Task brief: Retype, word for word, only the lines from the one with "order: Carnivora" through the last line of the data below.

Input for this task:
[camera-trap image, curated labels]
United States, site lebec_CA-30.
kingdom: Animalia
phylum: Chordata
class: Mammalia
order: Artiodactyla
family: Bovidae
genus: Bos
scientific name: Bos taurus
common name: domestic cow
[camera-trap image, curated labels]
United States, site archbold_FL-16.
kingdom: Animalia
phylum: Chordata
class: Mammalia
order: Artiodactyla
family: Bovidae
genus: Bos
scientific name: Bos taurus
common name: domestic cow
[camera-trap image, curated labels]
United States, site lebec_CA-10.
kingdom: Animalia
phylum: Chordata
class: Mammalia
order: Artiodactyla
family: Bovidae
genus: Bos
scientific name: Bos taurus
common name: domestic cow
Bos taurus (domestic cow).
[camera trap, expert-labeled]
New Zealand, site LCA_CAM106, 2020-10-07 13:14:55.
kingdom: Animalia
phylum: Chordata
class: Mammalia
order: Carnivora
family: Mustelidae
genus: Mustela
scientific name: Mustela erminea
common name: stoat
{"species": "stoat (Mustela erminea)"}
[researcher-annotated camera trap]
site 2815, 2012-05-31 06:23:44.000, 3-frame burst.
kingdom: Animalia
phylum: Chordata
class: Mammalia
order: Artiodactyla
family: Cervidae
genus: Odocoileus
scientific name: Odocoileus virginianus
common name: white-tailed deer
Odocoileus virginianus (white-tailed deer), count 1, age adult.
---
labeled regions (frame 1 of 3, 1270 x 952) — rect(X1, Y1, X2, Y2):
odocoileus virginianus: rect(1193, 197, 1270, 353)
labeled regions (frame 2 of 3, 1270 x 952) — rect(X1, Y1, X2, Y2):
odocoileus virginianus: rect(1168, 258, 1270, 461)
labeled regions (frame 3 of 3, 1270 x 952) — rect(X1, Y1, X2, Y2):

Final answer:
order: Carnivora
family: Mustelidae
genus: Mustela
scientific name: Mustela erminea
common name: stoat
{"species": "stoat (Mustela erminea)"}
[researcher-annotated camera trap]
site 2815, 2012-05-31 06:23:44.000, 3-frame burst.
kingdom: Animalia
phylum: Chordata
class: Mammalia
order: Artiodactyla
family: Cervidae
genus: Odocoileus
scientific name: Odocoileus virginianus
common name: white-tailed deer
Odocoileus virginianus (white-tailed deer), count 1, age adult.
---
labeled regions (frame 1 of 3, 1270 x 952) — rect(X1, Y1, X2, Y2):
odocoileus virginianus: rect(1193, 197, 1270, 353)
labeled regions (frame 2 of 3, 1270 x 952) — rect(X1, Y1, X2, Y2):
odocoileus virginianus: rect(1168, 258, 1270, 461)
labeled regions (frame 3 of 3, 1270 x 952) — rect(X1, Y1, X2, Y2):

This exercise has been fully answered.